Land: The people speak - Calls for unity and equality in Kokstad

Black and white speakers called for unity at the Joint Constitutional Review Committee's hearing on amending Section 25 of the Constitution in Kokstad on Saturday.

There was, however, an EFF supporter who said whites should go to Europe.

For the most part speakers on both sides of the debate spoke unimpeded and received polite applause after their turn in the packed Kokstad Town Hall.

This was in contrast to the previous day's rowdy hearing in Pietermaritzburg, where tensions simmered and speakers opposing expropriation without compensation were drowned out.

READ: Tensions simmer in Pietermaritzburg

As at previous hearings, the majority of speakers support an amendment, albeit it not as vast as at previous meetings. The trend of most, if not all, white speakers opposing the amendment, continued.

Many of those opposing expropriation without compensation stressed the importance of title deeds and asked that people be given title deeds.  

Those in favour of an amendment did so calling for redress for colonial and apartheid era racially driven dispossession.

A member of BLF said they were happy when Parliament adopted the motion to review Section 25 of the Constitution.

"To buy our own land is an insult," he said. "We should repeal the entire Section 25."

He also said it should be illegal to evict black people.

A white commercial farmer from KwaZulu-Natal's Harding area said he opposed an amendment to Section 25.

He said Harding was a peaceful area and that there was a lot of unproductive land.

"The biggest travesty is people don't have title deeds," he said.

He said his neighbour was a very successful black farmer, but the neighbouring community struggled because it did not have the means to become successful.

"We could all be part of a success story if we work together," he said, to applause.

"We should be united and we'll prosper together."

A black man, who said he was labelled an "instigator" when he opposed apartheid, said: "I'm saying let's work together and be equals."

Another black man said: "The whites should help us. Let's all be equal."

A white woman, a DA and AfriForum member, said she opposed an amendment and was very angry about it. She said land reform failed because of huge corruption, and added that expropriation without compensation would be tantamount to stealing land.

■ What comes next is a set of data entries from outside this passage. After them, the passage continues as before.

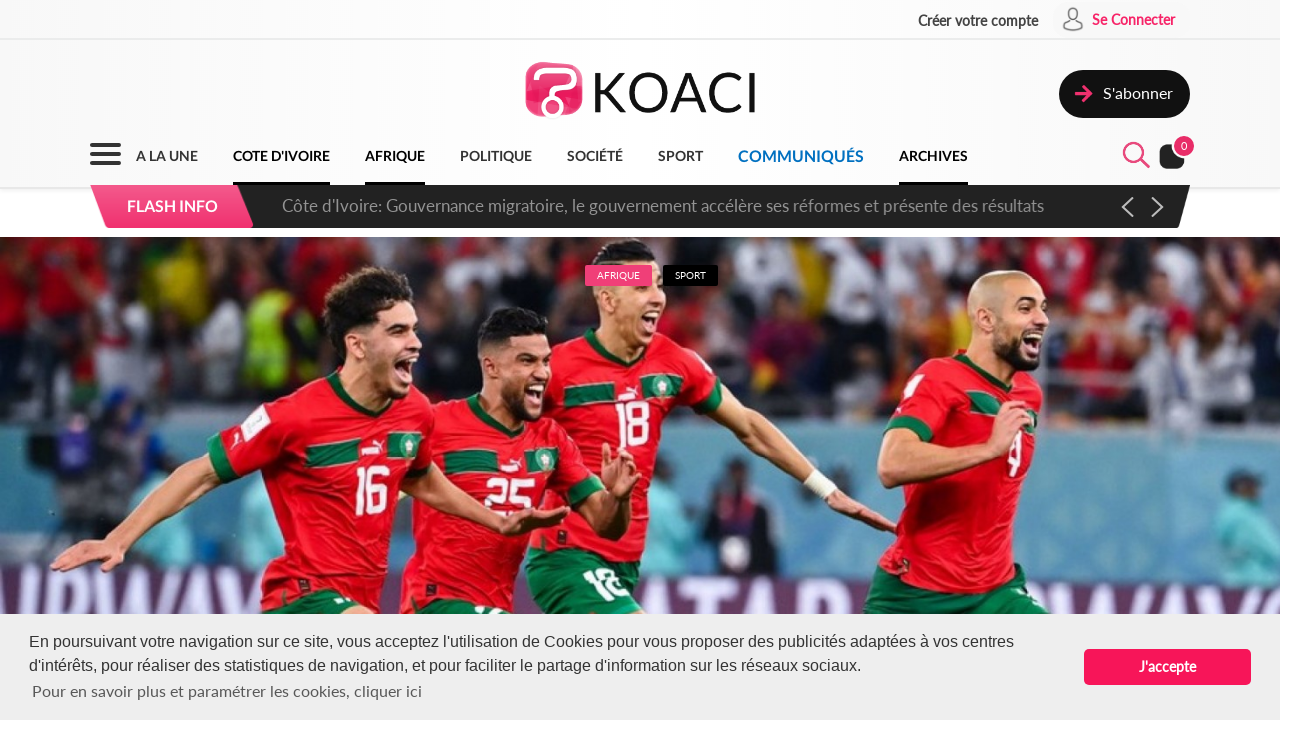

--- FILE ---
content_type: text/css
request_url: https://www.koaci.com/skin/pagination.min.css
body_size: 368
content:
.BtNext{background-color:#222}.BtNext a{color:#fff}.pagination{display:inline-block;padding-left:0;margin:10px 0;border-radius:30px;font-size:14px}.pagination>li{display:inline}.pagination>li>a,.pagination>li>span{position:relative;float:left;padding:4px 10px;line-height:1.42857143;text-decoration:none;color:#333;margin-left:-1px;border-radius:30px;margin:0 2px;font-size:15px;font-weight:700}.pagination>li:first-child>a,.pagination>li:first-child>span{margin-left:0;border-bottom-left-radius:30px;border-top-left-radius:30px}.pagination>li:last-child>a,.pagination>li:last-child>span{border-bottom-right-radius:30px;border-top-right-radius:30px}.pagination>li>a:focus,.pagination>li>a:hover,.pagination>li>span:focus,.pagination>li>span:hover{z-index:2;color:#fff;background-color:#f03f78;border-color:#f03f78;border-radius:30px}.pagination>.active>a,.pagination>.active>a:focus,.pagination>.active>a:hover,.pagination>.active>span,.pagination>.active>span:focus,.pagination>.active>span:hover{z-index:3;color:#fff;background-color:#f03f78;border-color:#f03f78;cursor:default;border-radius:30px}.pagination>.disabled>a,.pagination>.disabled>a:focus,.pagination>.disabled>a:hover,.pagination>.disabled>span,.pagination>.disabled>span:focus,.pagination>.disabled>span:hover{color:#777;border-color:#ddd;cursor:not-allowed}.pagination-lg>li>a,.pagination-lg>li>span{padding:8px 14px;font-size:12px;line-height:1.3333333}.pagination-lg>li:first-child>a,.pagination-lg>li:first-child>span{border-bottom-left-radius:30px;border-top-left-radius:30px}.pagination-lg>li:last-child>a,.pagination-lg>li:last-child>span{border-bottom-right-radius:30px;border-top-right-radius:30px}.pagination-sm>li>a,.pagination-sm>li>span{padding:8px 14px;font-size:12px;line-height:1.5}.pagination-sm>li:first-child>a,.pagination-sm>li:first-child>span{border-bottom-left-radius:30px;border-top-left-radius:30px}.pagination-sm>li:last-child>a,.pagination-sm>li:last-child>span{border-bottom-right-radius:30px;border-top-right-radius:30px}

The committee had to ask for silence when she spoke, as a few people started chanting: "We want our land! We want our land!"

The chanting quickly subsided.

An EFF-supporter said land had multiple meanings for black people and expropriation without compensation would be part of the decolonisation process.

A woman who said she was a direct descendant of the Kok family – the Griqua royal family after which Kokstad is named – said she supported an amendment.

She said she supported amending Section 25 because of her descent and connection to East Griqualand.

She told of how the British authorities punished her forefathers by removing them from their land after a rebellion in the 1800s.

A black woman said she does not support an amendment and that Parliament must respect Amakhosi (chiefs).

"Amakhosi know us better than them (MPs), because we're their subjects," she said.

An ANC member said expropriation would not tamper with food security.

"We much reject this notion that government will take the property," he said. "It is a lie."

"We are saying let all of us embark on this process to restore the dignity of our people."

IFP-supporters said they supported expropriation without compensation, but the land under the Ingonyama Trust must be left alone.

A man who identified himself as an inkosi, said he opposed an amendment.

There were also some speakers who said land under the control of amakhosi must be used to the benefit of the people.

ALSO READ: We are all Africans, Rustenburg residents told

A white farmer said all the whites who voted against a democratic South Africa in the 1992-referendum and wanted apartheid to remain, had since left the country and those whites that remained considered themselves South Africans and South Africa as their country.

In response a man who only greeted the EFF-members of the committee said he would greet the others when he "gets his land back", said: "Your home is Europe! No settlers can claim our land!"

"Azania was invaded in 1652 and occupied by settlers! This is Azania, this is my land."

He said the clause in the Freedom Charter saying land belongs to all – black and white – betrayed black people.

This was the committee's final meeting in KwaZulu-Natal. Next, delegations of the committee will head to the Eastern Cape and Gauteng, and finally the Western Cape.